I would alter only one word in his statement: “Church music should be seen as elitist.” Or does the Very Reverend Gentleman reckon we should prefer mediocrity instead?
The cathedral authorities claim to be working for the good of the whole community. I can think of no better way to contribute to the good of the community than to offer the benefit of the finest church music in the world in the form of plainchant, anthems and motets. There is enough “diversity” in Sheffield already: how about a little excellence?
When it comes to the benefits of church choirs, I can speak from personal experience. As a lad, I was an oik. Some of my friends say I’m still an oik. But if I’m a bit less oikish than I was, it is because back in the 1950s Fr Geoffrey Sowerby hauled me off the backstreets of Leeds, between the gasworks and Armley jail, and enrolled me in the choir at St Bartholomew’s.
The organist and choirmaster, John Watkins, was vigorous in his elitism. And why not? That neo-Gothic masterpiece St Bartholomew’s loomed like a Victorian grandparent over the smoky slums. But we slum-dwellers were shameless elitists, for our parish church housed the Schultze – one of the finest church organs in the world. And we sang the greatest music.

* Information supplied
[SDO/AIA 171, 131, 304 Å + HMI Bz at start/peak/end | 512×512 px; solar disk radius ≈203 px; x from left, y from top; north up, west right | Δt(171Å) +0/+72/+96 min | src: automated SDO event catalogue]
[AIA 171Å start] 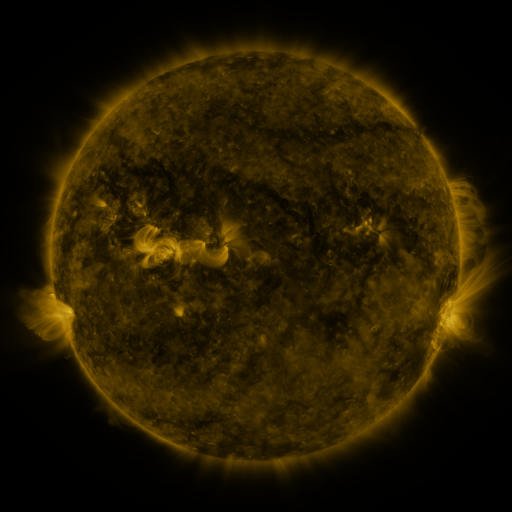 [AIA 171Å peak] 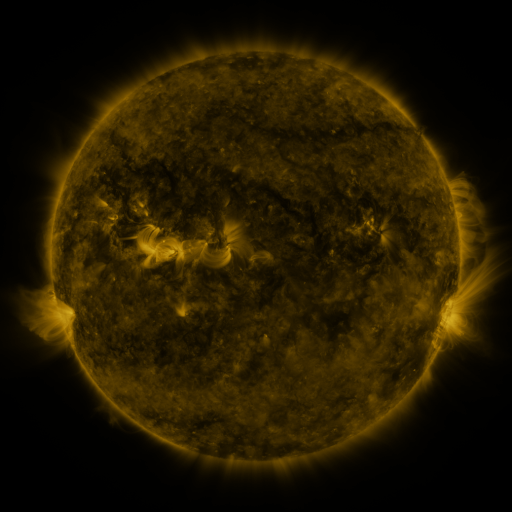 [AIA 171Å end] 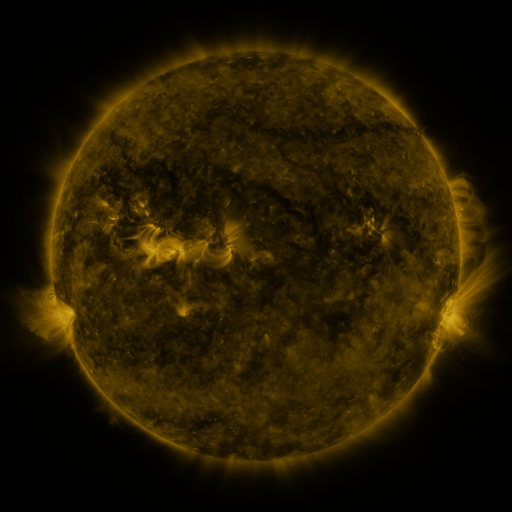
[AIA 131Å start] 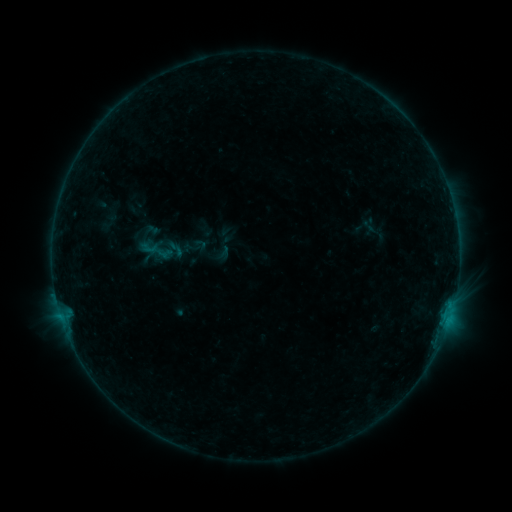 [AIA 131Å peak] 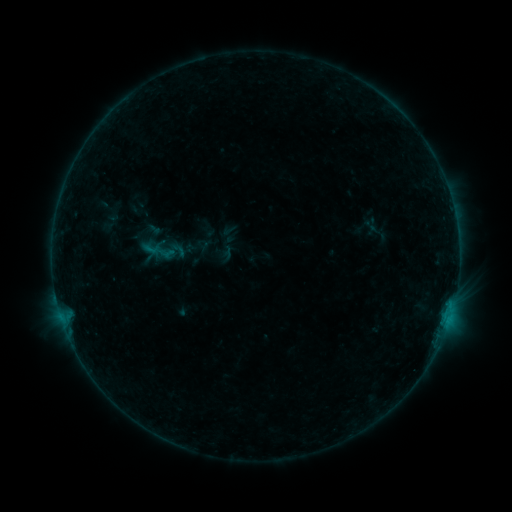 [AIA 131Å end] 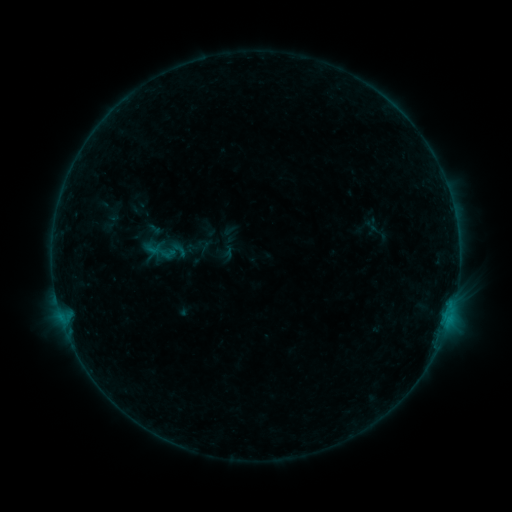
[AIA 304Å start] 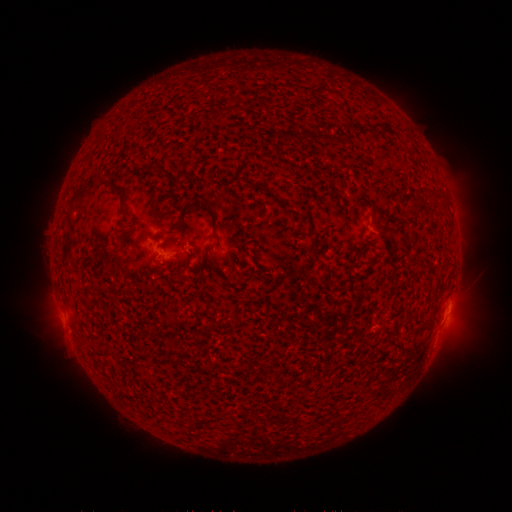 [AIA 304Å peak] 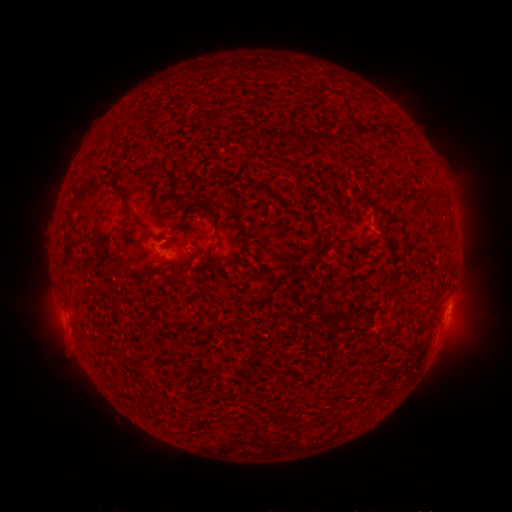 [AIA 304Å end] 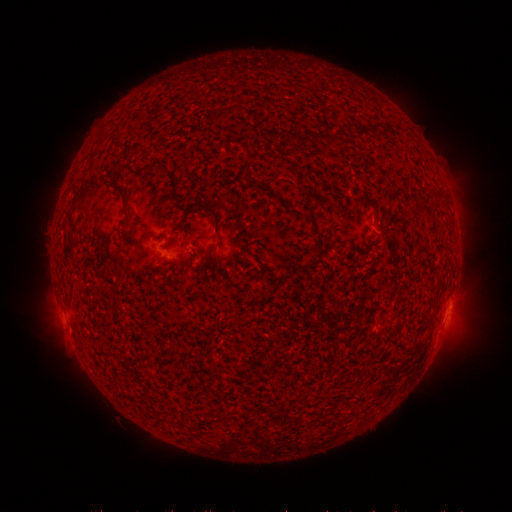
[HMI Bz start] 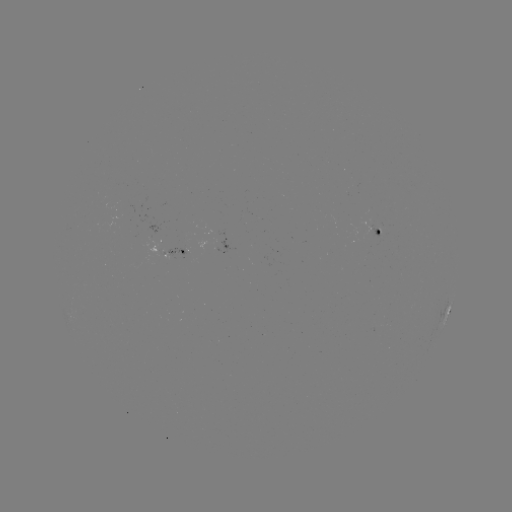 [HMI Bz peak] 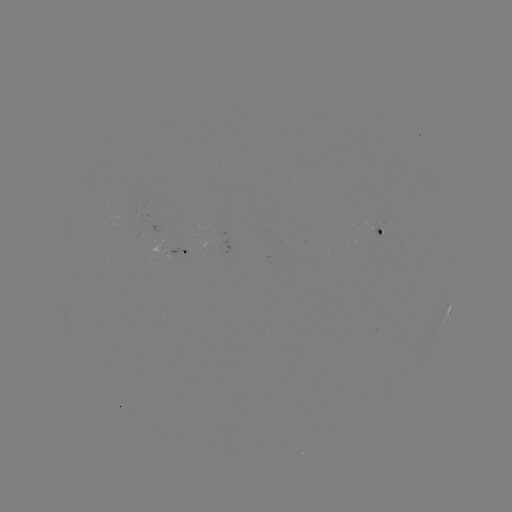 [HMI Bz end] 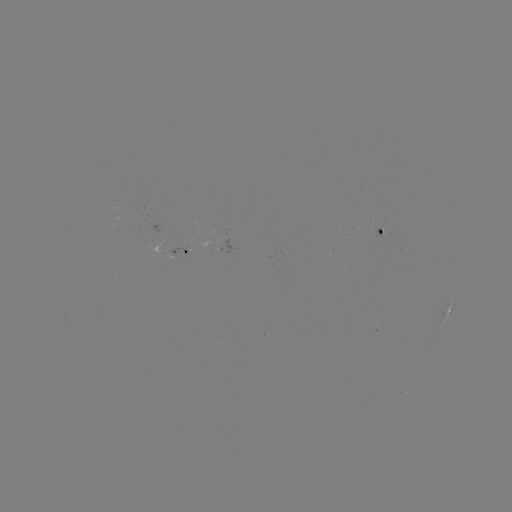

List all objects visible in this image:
emerging-flux region: (185, 250)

* Aim A
According to the passage on church music, who was the organist and choirmaster at St Bartholomew's?
* Aim B
Render this sentence from the passage on church music into French: "The organist and choirmaster, John Watkins, was vigorous in his elitism."
* Aim C
Write a continuation of the passage on church music, beginning after its final sentence.

* Result A
John Watkins

* Result B
L'organiste et chef de chœur, John Watkins, était d'un élitisme vigoureux.

* Result C
Fr Geoffrey used to say of me, “Peter is a brand plucked from the burning!” It was the slum elitism wot done it! Before I joined that choir, my musical experiences went no further than Bill Haley and Lonnie Donegan’s skiffle band – plus the occasional nostalgic rendering of George Formby’s When I’m cleaning Winders.
Within six months I could sing whole stretches of William Byrd and Thomas Tallis by heart. Our hymn books were full of tunes by Orlando Gibbons, Samuel Wesley and Vaughan Williams. And of course, if you sing the music, you can’t help but notice the words. Thus I was doubly-blessed by the free receipt of a musical-spiritual education. Better than free – choirboys were paid fourpence – that’s 4d – for each service.
Dean Peter Bradley is also Deputy Lieutenant, which is a step up from oikiness. Why then is he so ill-mannered as to steal from the people of Sheffield the music of such as Byrd and Tallis which saved my life? Deputy Dean Keith Farrow seeks “justice for the poor.” So why deprive Sheffield’s poor of the stuff that can really nourish them?
But these dignitaries are only inverted snobs operating social engineering and the politics of envy. Diversity? Don’t make me laugh! What they want is yet another steel band, yet another rap outfit and yet another “singing group” with all their patented inanities. Can’t they understand that their actions will not make Sheffield more diverse – but only a monochrome mediocrity?